══ RECORDS ══

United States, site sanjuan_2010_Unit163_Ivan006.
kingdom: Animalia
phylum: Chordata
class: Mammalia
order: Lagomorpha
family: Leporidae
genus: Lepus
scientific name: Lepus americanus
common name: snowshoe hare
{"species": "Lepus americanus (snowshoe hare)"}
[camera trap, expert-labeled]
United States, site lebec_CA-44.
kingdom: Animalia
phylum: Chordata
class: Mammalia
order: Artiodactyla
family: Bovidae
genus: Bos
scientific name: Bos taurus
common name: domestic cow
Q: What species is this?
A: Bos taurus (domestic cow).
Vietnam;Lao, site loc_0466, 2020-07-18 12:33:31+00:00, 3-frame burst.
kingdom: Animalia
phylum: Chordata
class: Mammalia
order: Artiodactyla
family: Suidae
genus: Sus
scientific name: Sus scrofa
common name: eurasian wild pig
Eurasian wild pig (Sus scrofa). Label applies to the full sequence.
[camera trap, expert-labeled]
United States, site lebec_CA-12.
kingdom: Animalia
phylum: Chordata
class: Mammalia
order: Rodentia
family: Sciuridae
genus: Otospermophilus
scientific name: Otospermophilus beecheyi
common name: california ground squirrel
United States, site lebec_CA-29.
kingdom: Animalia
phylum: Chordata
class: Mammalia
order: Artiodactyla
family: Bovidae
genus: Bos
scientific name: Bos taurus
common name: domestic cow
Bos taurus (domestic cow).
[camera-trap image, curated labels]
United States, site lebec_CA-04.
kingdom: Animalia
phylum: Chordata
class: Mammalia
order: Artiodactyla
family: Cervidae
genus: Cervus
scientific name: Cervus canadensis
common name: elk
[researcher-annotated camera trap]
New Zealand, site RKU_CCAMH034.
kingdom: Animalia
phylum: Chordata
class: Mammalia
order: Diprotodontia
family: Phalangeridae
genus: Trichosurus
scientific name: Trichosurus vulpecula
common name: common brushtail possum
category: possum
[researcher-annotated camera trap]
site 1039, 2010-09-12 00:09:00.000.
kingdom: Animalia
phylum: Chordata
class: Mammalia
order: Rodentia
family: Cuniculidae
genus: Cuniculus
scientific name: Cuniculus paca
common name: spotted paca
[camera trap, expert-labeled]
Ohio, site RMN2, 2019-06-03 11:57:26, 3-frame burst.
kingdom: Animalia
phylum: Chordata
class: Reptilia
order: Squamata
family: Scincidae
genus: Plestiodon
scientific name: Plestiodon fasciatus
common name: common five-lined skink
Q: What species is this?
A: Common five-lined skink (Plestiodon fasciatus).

═══

◆ **YOUR TASK**: Could you write out all of the entries precisely as they stand?

◆ **EXERCISE RESULT**:
United States, site sanjuan_2010_Unit163_Ivan006.
kingdom: Animalia
phylum: Chordata
class: Mammalia
order: Lagomorpha
family: Leporidae
genus: Lepus
scientific name: Lepus americanus
common name: snowshoe hare
{"species": "Lepus americanus (snowshoe hare)"}
[camera trap, expert-labeled]
United States, site lebec_CA-44.
kingdom: Animalia
phylum: Chordata
class: Mammalia
order: Artiodactyla
family: Bovidae
genus: Bos
scientific name: Bos taurus
common name: domestic cow
Q: What species is this?
A: Bos taurus (domestic cow).
Vietnam;Lao, site loc_0466, 2020-07-18 12:33:31+00:00, 3-frame burst.
kingdom: Animalia
phylum: Chordata
class: Mammalia
order: Artiodactyla
family: Suidae
genus: Sus
scientific name: Sus scrofa
common name: eurasian wild pig
Eurasian wild pig (Sus scrofa). Label applies to the full sequence.
[camera trap, expert-labeled]
United States, site lebec_CA-12.
kingdom: Animalia
phylum: Chordata
class: Mammalia
order: Rodentia
family: Sciuridae
genus: Otospermophilus
scientific name: Otospermophilus beecheyi
common name: california ground squirrel
United States, site lebec_CA-29.
kingdom: Animalia
phylum: Chordata
class: Mammalia
order: Artiodactyla
family: Bovidae
genus: Bos
scientific name: Bos taurus
common name: domestic cow
Bos taurus (domestic cow).
[camera-trap image, curated labels]
United States, site lebec_CA-04.
kingdom: Animalia
phylum: Chordata
class: Mammalia
order: Artiodactyla
family: Cervidae
genus: Cervus
scientific name: Cervus canadensis
common name: elk
[researcher-annotated camera trap]
New Zealand, site RKU_CCAMH034.
kingdom: Animalia
phylum: Chordata
class: Mammalia
order: Diprotodontia
family: Phalangeridae
genus: Trichosurus
scientific name: Trichosurus vulpecula
common name: common brushtail possum
category: possum
[researcher-annotated camera trap]
site 1039, 2010-09-12 00:09:00.000.
kingdom: Animalia
phylum: Chordata
class: Mammalia
order: Rodentia
family: Cuniculidae
genus: Cuniculus
scientific name: Cuniculus paca
common name: spotted paca
[camera trap, expert-labeled]
Ohio, site RMN2, 2019-06-03 11:57:26, 3-frame burst.
kingdom: Animalia
phylum: Chordata
class: Reptilia
order: Squamata
family: Scincidae
genus: Plestiodon
scientific name: Plestiodon fasciatus
common name: common five-lined skink
Q: What species is this?
A: Common five-lined skink (Plestiodon fasciatus).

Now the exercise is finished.